### Do this
Copy the items word for word, starting at the line that contains "Considering what is" and ending at the last line of the items.

### Material for this task
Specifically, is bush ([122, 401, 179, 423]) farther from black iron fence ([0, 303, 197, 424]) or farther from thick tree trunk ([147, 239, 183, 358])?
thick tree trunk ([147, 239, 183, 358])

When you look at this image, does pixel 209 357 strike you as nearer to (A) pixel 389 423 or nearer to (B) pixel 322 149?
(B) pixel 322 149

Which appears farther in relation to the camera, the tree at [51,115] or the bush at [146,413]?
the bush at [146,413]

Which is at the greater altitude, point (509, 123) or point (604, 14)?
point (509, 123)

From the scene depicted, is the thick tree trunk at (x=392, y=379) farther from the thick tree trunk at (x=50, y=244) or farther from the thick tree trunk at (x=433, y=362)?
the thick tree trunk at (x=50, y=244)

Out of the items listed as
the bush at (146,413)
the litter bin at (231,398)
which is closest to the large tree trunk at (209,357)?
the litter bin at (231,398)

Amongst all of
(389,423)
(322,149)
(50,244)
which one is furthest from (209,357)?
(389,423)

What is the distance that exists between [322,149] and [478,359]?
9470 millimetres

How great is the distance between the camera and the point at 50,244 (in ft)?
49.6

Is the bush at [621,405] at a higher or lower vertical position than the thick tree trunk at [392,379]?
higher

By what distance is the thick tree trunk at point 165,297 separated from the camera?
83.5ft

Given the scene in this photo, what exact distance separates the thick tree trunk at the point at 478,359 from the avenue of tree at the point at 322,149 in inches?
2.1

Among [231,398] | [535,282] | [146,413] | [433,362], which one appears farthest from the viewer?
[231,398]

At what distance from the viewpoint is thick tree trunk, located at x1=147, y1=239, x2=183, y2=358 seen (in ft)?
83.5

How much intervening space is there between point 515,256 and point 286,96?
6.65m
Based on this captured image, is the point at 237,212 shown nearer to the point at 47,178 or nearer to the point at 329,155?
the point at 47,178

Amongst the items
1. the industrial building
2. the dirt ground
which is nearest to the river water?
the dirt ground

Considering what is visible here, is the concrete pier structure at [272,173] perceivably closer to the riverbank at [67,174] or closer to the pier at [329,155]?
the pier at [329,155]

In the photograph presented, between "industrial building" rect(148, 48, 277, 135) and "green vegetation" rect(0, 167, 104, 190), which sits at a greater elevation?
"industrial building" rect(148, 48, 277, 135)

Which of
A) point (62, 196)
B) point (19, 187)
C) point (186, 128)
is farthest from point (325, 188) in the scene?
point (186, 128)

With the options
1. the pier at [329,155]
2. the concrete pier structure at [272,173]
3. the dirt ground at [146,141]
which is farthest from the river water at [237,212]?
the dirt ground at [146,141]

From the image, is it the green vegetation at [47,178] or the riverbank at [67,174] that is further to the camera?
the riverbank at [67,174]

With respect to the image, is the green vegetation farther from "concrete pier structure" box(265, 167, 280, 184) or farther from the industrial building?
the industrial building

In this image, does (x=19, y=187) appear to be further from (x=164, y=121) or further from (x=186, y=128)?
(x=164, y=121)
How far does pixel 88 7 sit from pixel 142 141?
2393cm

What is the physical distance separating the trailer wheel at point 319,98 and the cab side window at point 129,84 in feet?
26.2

### Response to the exercise
Considering what is visible here, is the concrete pier structure at [272,173] perceivably closer to the riverbank at [67,174] or closer to the pier at [329,155]?
the pier at [329,155]

In the photograph presented, between "industrial building" rect(148, 48, 277, 135) and "green vegetation" rect(0, 167, 104, 190), which sits at a greater elevation?
"industrial building" rect(148, 48, 277, 135)

Which of
A) point (62, 196)
B) point (19, 187)
C) point (186, 128)
is farthest from point (325, 188) in the scene?
point (186, 128)

With the options
1. the pier at [329,155]
2. the concrete pier structure at [272,173]
3. the dirt ground at [146,141]
which is farthest from the river water at [237,212]?
the dirt ground at [146,141]

From the image, is it the green vegetation at [47,178] or the riverbank at [67,174] that is further to the camera?
the riverbank at [67,174]

With respect to the image, is the green vegetation farther from "concrete pier structure" box(265, 167, 280, 184) or farther from the industrial building?
the industrial building

In this image, does (x=19, y=187) appear to be further from (x=164, y=121) or further from (x=186, y=128)?
(x=164, y=121)
How far does pixel 88 7 sit from pixel 142 141?
2393cm

What is the physical distance separating the trailer wheel at point 319,98 and the cab side window at point 129,84 in feet?
26.2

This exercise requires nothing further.